Da Tribuna da Imprensa
Por JULIANO MEDEIROS - Via Facebook
Como todos sabem, evito tratar temas internos do PSOL nesta página.
No entanto, a decisão do partido em desliga-lo de seus quadros já é
pública e quero agora registrar minha posição. Evitei me manifestar
antes sobre isso por duas razões.
Primeiro, porque além de membro do Diretório Nacional, também sou
coordenador político da Liderança do PSOL na Câmara dos Deputados, e
seria muito desconfortável expor minha posição publicamente nessas
circunstâncias. Segundo, porque ainda tinha esperanças de que Daciolo
pudesse voltar atrás em alguns temas, evitando assim seu desligamento do
partido.
Conheci Daciolo alguns meses atrás no Rio de Janeiro. Estive com ele
várias vezes antes de sua posse como Deputado Federal e, depois de
empossado, passamos a ter uma convivência diária. Recebi sua eleição com
grande entusiasmo, porque imaginava que ter uma liderança popular como
Daciolo na bancada federal do PSOL enriqueceria nossa intervenção no
parlamento.
Embora suas preferências religiosas me causassem certo desconforto (o
que é um problema meu, não dele), nunca me pareceram razão para
considerar Daciolo incompatível com o PSOL. O mesmo vale para o fato
dele ser um militar: um partido que quer transformar o Brasil num abrigo
para seu povo, deve ter ao seu lado militares comprometidos com a
democracia e a justiça social.
Com isso, quero afirmar que Daciolo não foi desligado do PSOL por ser
militar ou evangélico. Os militares progressistas e os evangélicos que
querem a transformação são muito bem-vindos no PSOL. Temos muitos
evangélicos e militares filiados ao PSOL, o que só enriquece nossa
pluralidade interna.
Daciolo foi desligado porque sua atuação parlamentar tornou-se
incompatível com determinadas posições do PSOL. E não me refiro aqui à
totalidade de sua atuação parlamentar.

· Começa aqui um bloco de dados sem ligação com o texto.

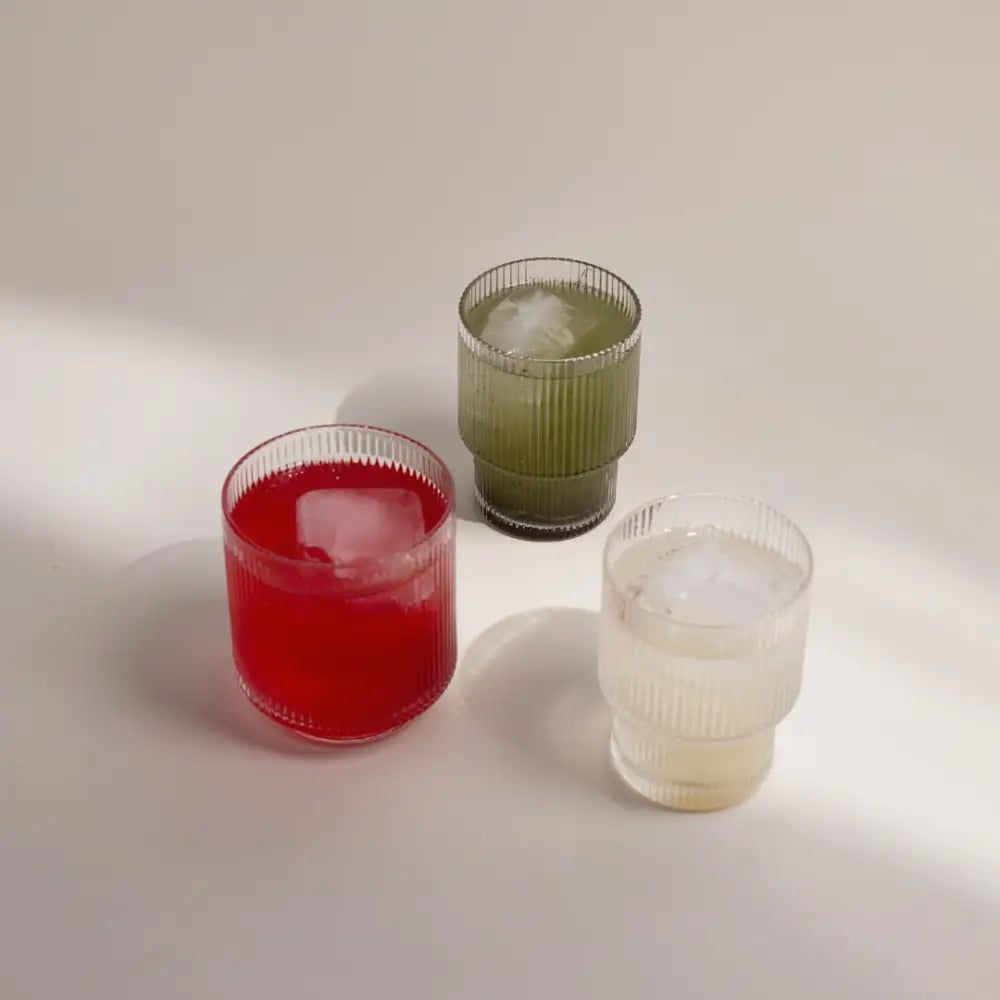 Three ribbed glass tumblers containing red, green, and clear beverages.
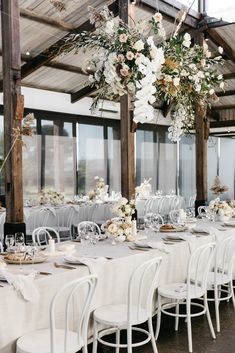 the tables are set with white linens and floral centerpieces for an elegant wedding reception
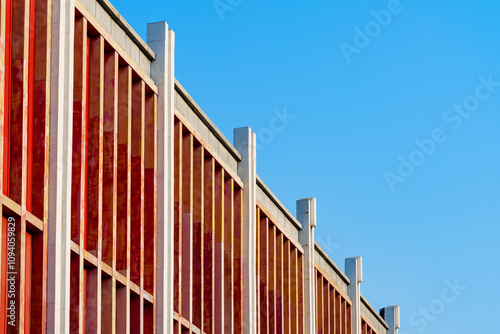 Rhythm of architecture: frame exterior facade of a building in red color under blue sky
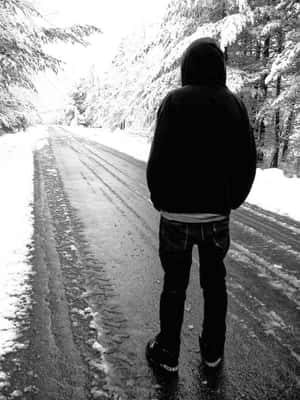 穿連帽衫的人獨自站在雪路上，被積雪的樹木包圍。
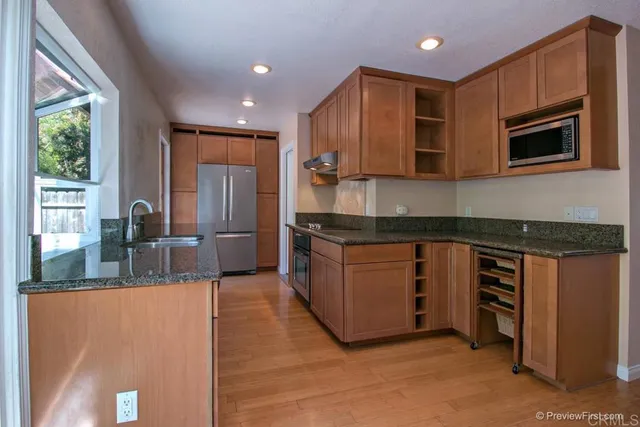 a kitchen with stainless steel appliances granite countertop a stove a sink and a microwave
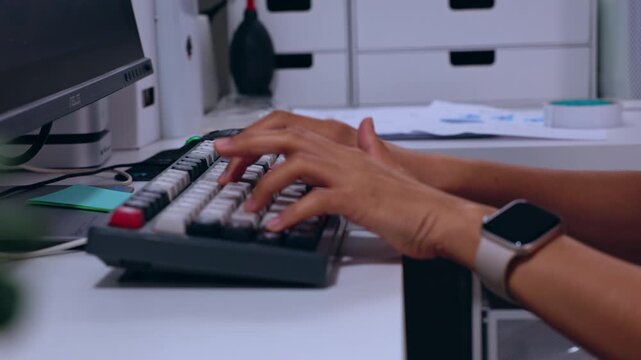 Hand keyboard typing at desk with smartwatch on wrist in office technology work using computer mechanical keys for productivity communication modern workspace close up view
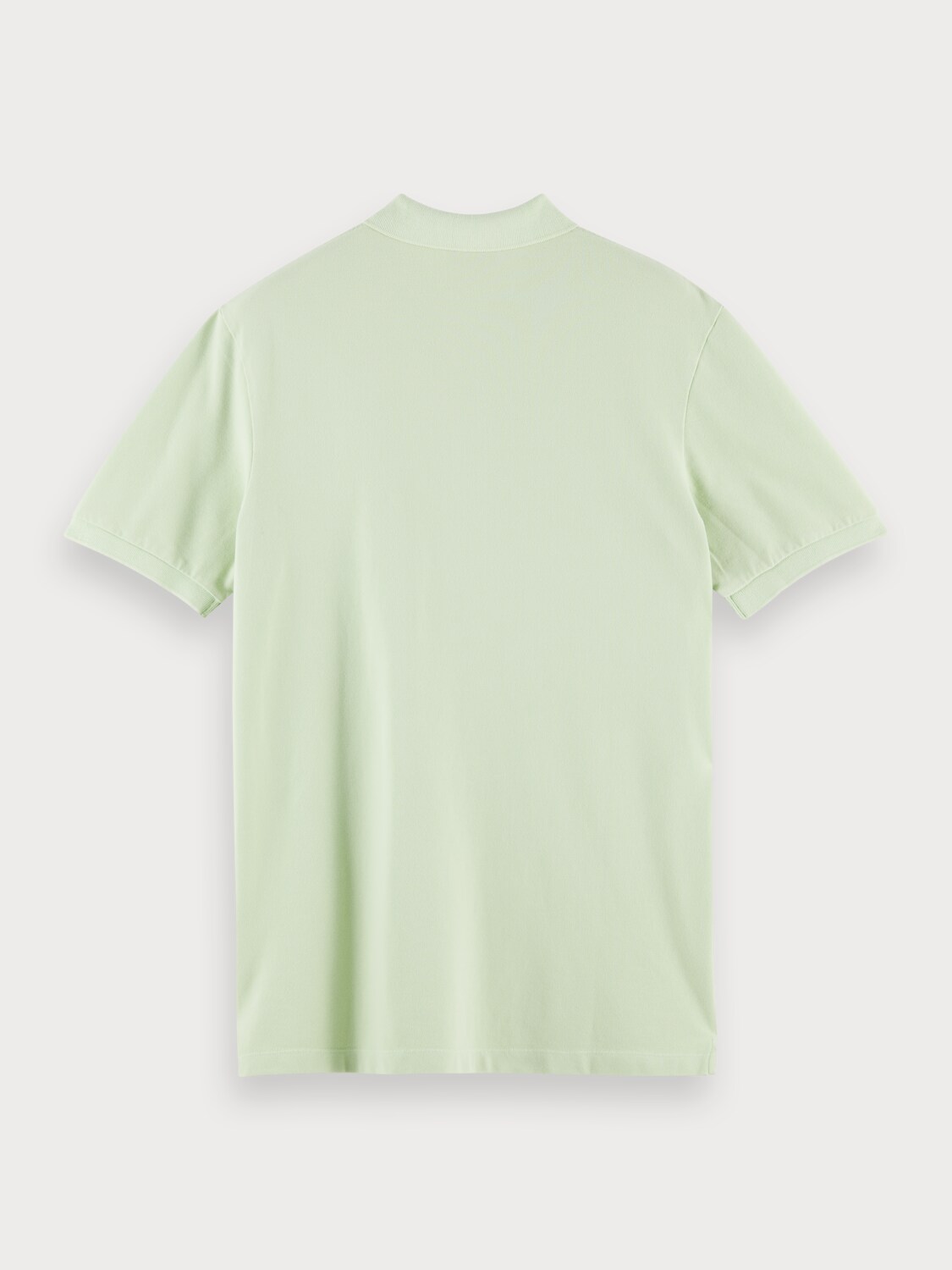 Organic cotton garment-dyed pique polo with washing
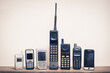 © reshoot - Group of old and obsolete mobile phone or cell phone on old wood with a light rough background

Na imensa maioria dos temas,
Daciolo votou seguindo a orientação da bancada do PSOL. O problema é que
seu mandato tem sido dedicado a temas que ferem princípios do PSOL,
como a proposta de alteração na Constituição Federal para que o texto
passe a afirmar que “todo poder emana de Deus” e a exigência de que o
PSOL se engaje na defesa dos policiais militares acusados pela morte do
pedreiro Amarildo.
Daciolo diz algo que é verdadeiro: o PSOL do Rio de Janeiro, quando o
filiou, sabia que ele era cristão e evangélico. Mas ninguém poderia
prever que seu mandato seria colocado a serviço de causas como as que
descrevi acima. Nossa concepção em defesa dos militares como
trabalhadores que tem seus direitos, e a defesa do Estado laico, não
comportam as iniciativas tomadas por Daciolo.
Para mim, que tive a oportunidade de conviver com Daciolo nos últimos
meses, a decisão de votar a favor de sua expulsão foi muito amarga.

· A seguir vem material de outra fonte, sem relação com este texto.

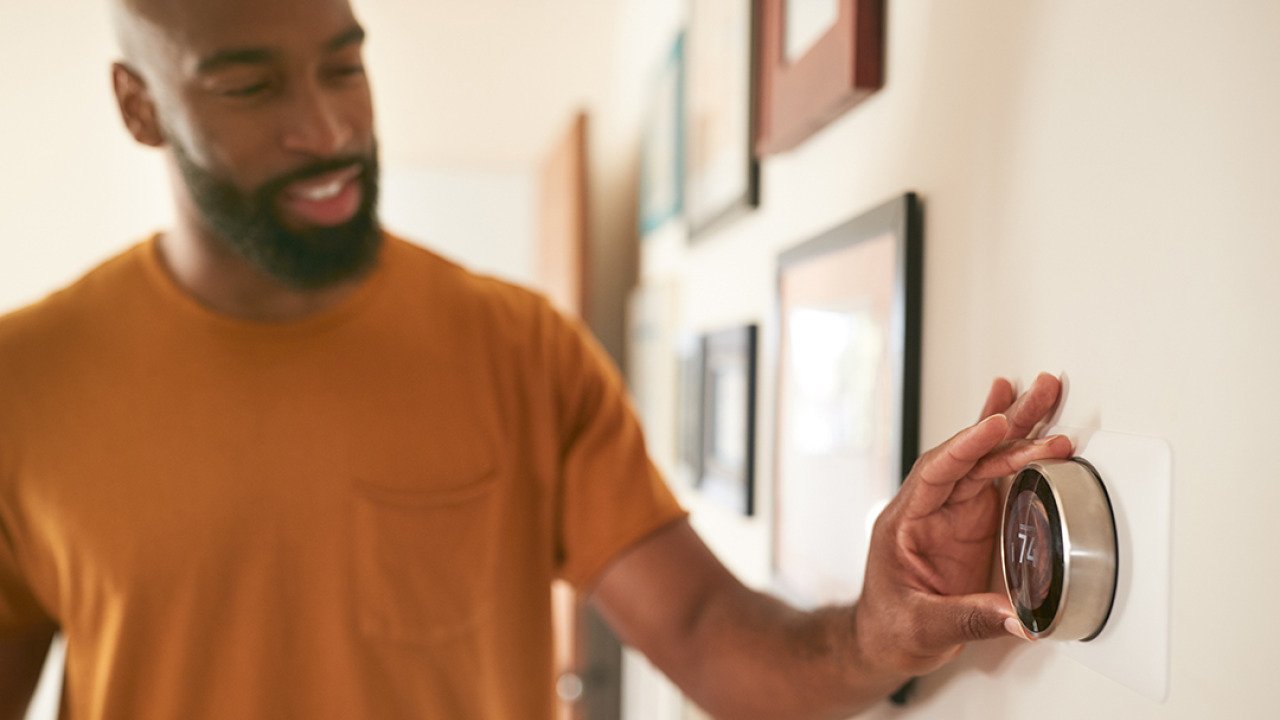 A man adjusting the thermostat at home.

Primeiro, porque sei que Daciolo é um bom homem, honesto, íntegro e que
seguirá trabalhando para o bem daqueles que busca representar. Embora
isso não seja o bastante para ser do PSOL, são qualidades indispensáveis
a um homem público. Segundo, porque o PSOL sem Daciolo, é um PSOL menos
popular e isso é uma perda irreparável.
O desligamento de Daciolo não pode representar, em hipótese algum,
que o PSOL se contenta em representar apenas os setores médios da
sociedade. Terceiro, porque sei que, apesar de posições equivocadas em
outros temas, Daciolo continuará se posicionando a favor dos direitos
dos trabalhadores na Câmara dos Deputados, junto com o PSOL. Por tudo
isso, considero que o desligamento de Daciolo, embora necessário para
evitar mais desgastes ao PSOL e preservar determinados princípios do
partido, é uma derrota de toda a esquerda. Não pela decisão de
desliga-lo em si – a única possível, diante das posições que ele próprio
assumiu – mas porque mostra nossas dificuldades em incorporar setores
populares que, apesar das contradições que expressam, são absolutamente
indispensáveis para a vitória de um projeto socialista, democrático e
libertador.
Perdemos Daciolo para não perder nossa coerência. Mas isso, como tudo na vida, também tem seus prós e contras.